Specifically, the intestinal microbiota exhibited increased and decreased relative abundances of Bacteroidetes and Firmicutes, respectively. In humans, Bacteroidetes participates in several important metabolic processes in the colon, such as the fermentation of carbohydrates, utilization of nitrogen-containing substances, and biotransformation of bile acids and other steroids [27]. Most intestinal bacteria are glycolytic, meaning that they obtain energy and carbon through the carbohydrate hydrolysis. Bacteroidetes and Firmicutes are two of the main intestinal flora; they have a symbiotic relationship with the host, and can jointly promote energy absorption or storage by the host. Not only are Bacteroidetes and Firmicutes crucial for the fermentation of polysaccharides in the digestive tract, the proportion of the two is also important [28]. Decreased Bacteroidetes abundance or increased Firmicutes abundance can promote obesity. In the current study, only the weight of the mice was monitored during the experiment, and no significant changes were observed. However, it would be interesting to investigate whether the variation in the intestinal microbiota caused by C. jejuni colonization induces obesity in mice.

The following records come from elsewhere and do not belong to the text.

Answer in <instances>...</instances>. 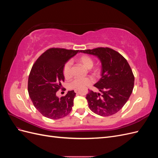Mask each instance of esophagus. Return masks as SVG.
<instances>
[{
    "label": "esophagus",
    "mask_w": 158,
    "mask_h": 158,
    "mask_svg": "<svg viewBox=\"0 0 158 158\" xmlns=\"http://www.w3.org/2000/svg\"><path fill=\"white\" fill-rule=\"evenodd\" d=\"M74 92H75V93H76V94H77V93L78 92V89H75V90H74Z\"/></svg>",
    "instance_id": "34e87169"
}]
</instances>
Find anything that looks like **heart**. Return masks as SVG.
<instances>
[{
  "instance_id": "obj_1",
  "label": "heart",
  "mask_w": 158,
  "mask_h": 158,
  "mask_svg": "<svg viewBox=\"0 0 158 158\" xmlns=\"http://www.w3.org/2000/svg\"><path fill=\"white\" fill-rule=\"evenodd\" d=\"M79 63L83 65L85 69H91L94 66V60L90 56L88 55H83L80 56L78 59ZM73 64L72 60H68L63 67V74L64 78L68 79L71 76V66ZM94 82L92 78H77L74 79L69 84L68 87L71 89H79L83 88L92 84Z\"/></svg>"
}]
</instances>
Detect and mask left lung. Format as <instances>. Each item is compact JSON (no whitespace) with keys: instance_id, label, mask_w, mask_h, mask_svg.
I'll use <instances>...</instances> for the list:
<instances>
[{"instance_id":"1","label":"left lung","mask_w":158,"mask_h":158,"mask_svg":"<svg viewBox=\"0 0 158 158\" xmlns=\"http://www.w3.org/2000/svg\"><path fill=\"white\" fill-rule=\"evenodd\" d=\"M80 52L97 56L102 63V78L94 84L102 94L89 90L85 98L89 108L103 117L115 114L132 92L135 76L130 65L120 53L108 47Z\"/></svg>"}]
</instances>
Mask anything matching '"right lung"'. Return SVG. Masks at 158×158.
Wrapping results in <instances>:
<instances>
[{
	"mask_svg": "<svg viewBox=\"0 0 158 158\" xmlns=\"http://www.w3.org/2000/svg\"><path fill=\"white\" fill-rule=\"evenodd\" d=\"M78 51L51 48L44 52L33 65L28 78V93L33 106L44 117L59 119L71 111L74 91H69L60 98L56 93L64 81V65Z\"/></svg>",
	"mask_w": 158,
	"mask_h": 158,
	"instance_id": "right-lung-1",
	"label": "right lung"
}]
</instances>
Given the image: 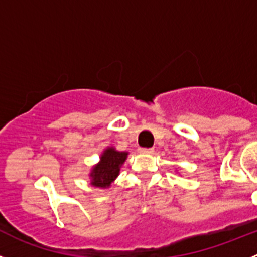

The digestive tract contains a complex immune system that includes immune cells, immune tissues, and immune action factors, which eliminate invading pathogenic bacteria through sustained and effective interactions [29]. Changes in the immune system of the mice can allow C. jejuni to colonize their intestines. Some researchers have administered broad-spectrum antibiotics such as oral ampicillin and vancomycin to immunodeficient transgenic mice before subjecting the mice to C. jejuni infection. The results showed that C. jejuni could colonize the colon, mesenteric lymph nodes, and spleen after antibiotic exposure [8, 17, 30]. Moreover, C. jejuni can effectively colonize the gut of germ-free mice and spread to their immune tissues and organs [31]. However, immune gene-deficient mice and germ-free mice exhibit significant changes in their immune systems, and cannot effectively simulate C. jejuni infection in the intestinal tract of healthy people nor the subsequent C. jejuni-induced diseases. Furthermore, recent high-throughput gut metagenomic sequencing analysis has revealed that gender has the greatest impact on the gut microbiota [32, 33]. In this study, to maintain relatively consistent gut microbiota, mice in the same group were kept in the same cage for a feeding period longer than 2 weeks, and female mice were selected. Thus, it remains uncertain whether gender or hormones affect the colonization of C. jejuni, and this topic requires further investigation.

Conclusions

In conclusion, this study confirmed that microbiome depletion induced by cefoperazone sodium and sulbactam sodium can promote long-term colonization of C. jejuni in the mouse gut. However, further research is needed to create a mouse model of C. jejuni infection.